US President Donald Trump (Yonhap)
The expert highlighted the rogue regime’s growing missile development program fueled by its decadeslong nuclear ambition and South Korea’s current “insufficient defense capabilities” to counter the North’s provocations.
“It is nearly impossible for South Korea to secure (and develop) its own nuclear capabilities, so (Seoul) needs to draw and review measures that promotes the logic of ‘balance of terror’ -- which can be obtained through deployment of tactical nuclear weapons,” added Choi.
“Redeployment of tactical nuclear arms along with deployment of strategic assets will bring about a meaningful result.”
With North Korea’s sixth and largest nuclear test on Sept. 3, the international community has grown increasingly alarmed over the North’s fast-developing weapons program.
The political sphere is divided over talks of greater militarization of South Korea in response to ongoing threats from the North.
In line with Choi’s remarks, the main opposition Liberty Korea Party is stressing the need for a “nuclear balance of power” with Pyongyang to break down its “nuclear monopoly.”
Hong Joon-pyo, the chief of the main opposition party, renewed his call for the redeployment of US tactical nuclear weapons here Wednesday, ahead of his five-day trip to Washington.
“Only by deploying tactical (nuclear) weapons on South Korean territory can we negotiate with North Korea on an equal footing,” Hong said in an interview with CNN on Thursday.
“While the South Korea-US trade agreement is an economic alliance, we have to forge a nuclear alliance through the re-dispatching of tactical nukes so that we can prevent a war,” he said in a separate statement via Facebook.
CNN said that US President Donald Trump voiced support for the move during the US presidential campaign, while Republican Sen.
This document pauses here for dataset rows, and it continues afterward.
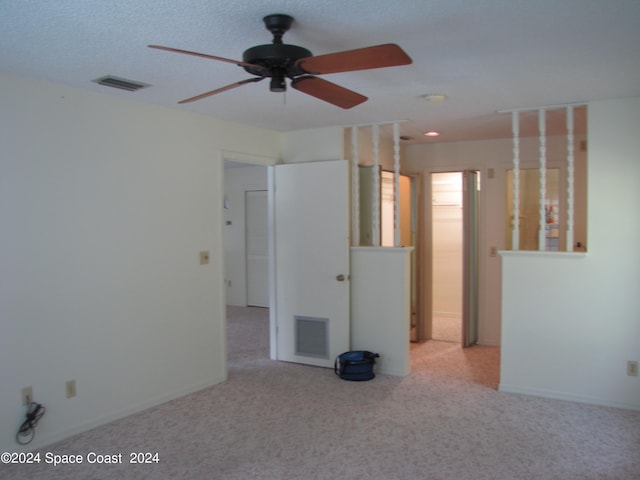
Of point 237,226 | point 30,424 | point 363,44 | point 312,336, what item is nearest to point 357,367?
point 312,336

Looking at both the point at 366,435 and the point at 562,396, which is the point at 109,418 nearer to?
the point at 366,435

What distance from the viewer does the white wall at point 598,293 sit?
356 cm

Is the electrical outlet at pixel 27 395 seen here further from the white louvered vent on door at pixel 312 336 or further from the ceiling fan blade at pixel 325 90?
the ceiling fan blade at pixel 325 90

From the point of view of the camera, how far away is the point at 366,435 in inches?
124

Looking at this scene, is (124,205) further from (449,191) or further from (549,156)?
(449,191)

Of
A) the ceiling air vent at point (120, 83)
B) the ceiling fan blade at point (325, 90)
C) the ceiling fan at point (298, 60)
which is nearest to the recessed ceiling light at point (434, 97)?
the ceiling fan blade at point (325, 90)

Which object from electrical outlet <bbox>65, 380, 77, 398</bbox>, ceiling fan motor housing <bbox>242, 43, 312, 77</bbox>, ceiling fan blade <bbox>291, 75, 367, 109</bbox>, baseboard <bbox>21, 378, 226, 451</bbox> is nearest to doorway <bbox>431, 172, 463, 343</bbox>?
baseboard <bbox>21, 378, 226, 451</bbox>

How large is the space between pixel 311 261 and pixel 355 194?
0.77 metres

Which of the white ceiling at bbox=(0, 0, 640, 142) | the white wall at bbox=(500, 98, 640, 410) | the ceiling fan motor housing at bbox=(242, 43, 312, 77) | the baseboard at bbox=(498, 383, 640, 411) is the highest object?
the white ceiling at bbox=(0, 0, 640, 142)

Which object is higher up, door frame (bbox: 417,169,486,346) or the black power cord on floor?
door frame (bbox: 417,169,486,346)

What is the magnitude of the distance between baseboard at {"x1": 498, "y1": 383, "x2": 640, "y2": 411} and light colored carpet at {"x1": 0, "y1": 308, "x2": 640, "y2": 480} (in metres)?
0.07

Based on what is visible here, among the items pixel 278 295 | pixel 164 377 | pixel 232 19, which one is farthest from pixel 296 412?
pixel 232 19

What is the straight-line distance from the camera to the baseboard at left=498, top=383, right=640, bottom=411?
360cm

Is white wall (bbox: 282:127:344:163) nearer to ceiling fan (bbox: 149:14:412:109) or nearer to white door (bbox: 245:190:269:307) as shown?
ceiling fan (bbox: 149:14:412:109)
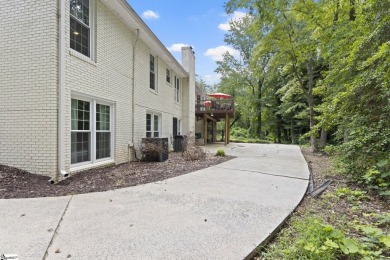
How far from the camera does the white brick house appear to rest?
15.4ft

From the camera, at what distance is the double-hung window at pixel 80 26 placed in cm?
540

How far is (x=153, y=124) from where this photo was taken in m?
10.3

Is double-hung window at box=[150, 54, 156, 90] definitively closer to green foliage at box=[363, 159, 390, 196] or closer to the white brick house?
the white brick house

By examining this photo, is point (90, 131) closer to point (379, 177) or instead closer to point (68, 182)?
point (68, 182)

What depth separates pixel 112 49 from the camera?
22.5 ft

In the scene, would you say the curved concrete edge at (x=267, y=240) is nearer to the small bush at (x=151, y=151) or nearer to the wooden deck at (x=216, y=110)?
the small bush at (x=151, y=151)

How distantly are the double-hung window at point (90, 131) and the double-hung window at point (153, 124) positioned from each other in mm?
2993

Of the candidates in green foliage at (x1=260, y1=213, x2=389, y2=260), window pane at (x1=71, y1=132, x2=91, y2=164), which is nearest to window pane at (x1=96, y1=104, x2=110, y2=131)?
window pane at (x1=71, y1=132, x2=91, y2=164)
John McCain said in September that Washington should consider plans to deploy nukes to South Korea.
But the Moon Jae-in administration has been making efforts to mend fences with Pyongyang and has deemed such ideas “virtually impossible.”
Unification Minster Cho Myung-kyun said Wednesday it is “virtually impossible” to redeploy such tactical weapons in the current situation, as the US is “extremely unlikely” to shift from its extended deterrence policy of providing its nuclear umbrella to allies toward fielding its own nukes.
“Redeploying tactical nuclear weapons is the same as acknowledging North Korea’s nuclear possession,” Cho said.
“It would be problematic if we deal with North Korea’s nuclear weapons after recognizing its possession.”
Meanwhile, Former US presidential candidate Hillary Clinton criticized Trump on his bellicose rhetoric against Pyongyang, which had sparked a “war-of-words” between him and the regime.
“Picking fights with Kim Jong-un just puts a smile on his face. It’s like picking fights with NATO and the EU which puts a smile on (Russian President Vladimir) Putin’s face,” said Clinton at the World Knowledge Forum in Seoul on Wednesday.
“There is no need for us to be bellicose and aggressive (over North Korea),” she said.
The South Korean government has dismissed the idea of redeploying tactical nukes, which the US withdrew from the country in 1991. It has expressed its wish to uphold the nonproliferation principle.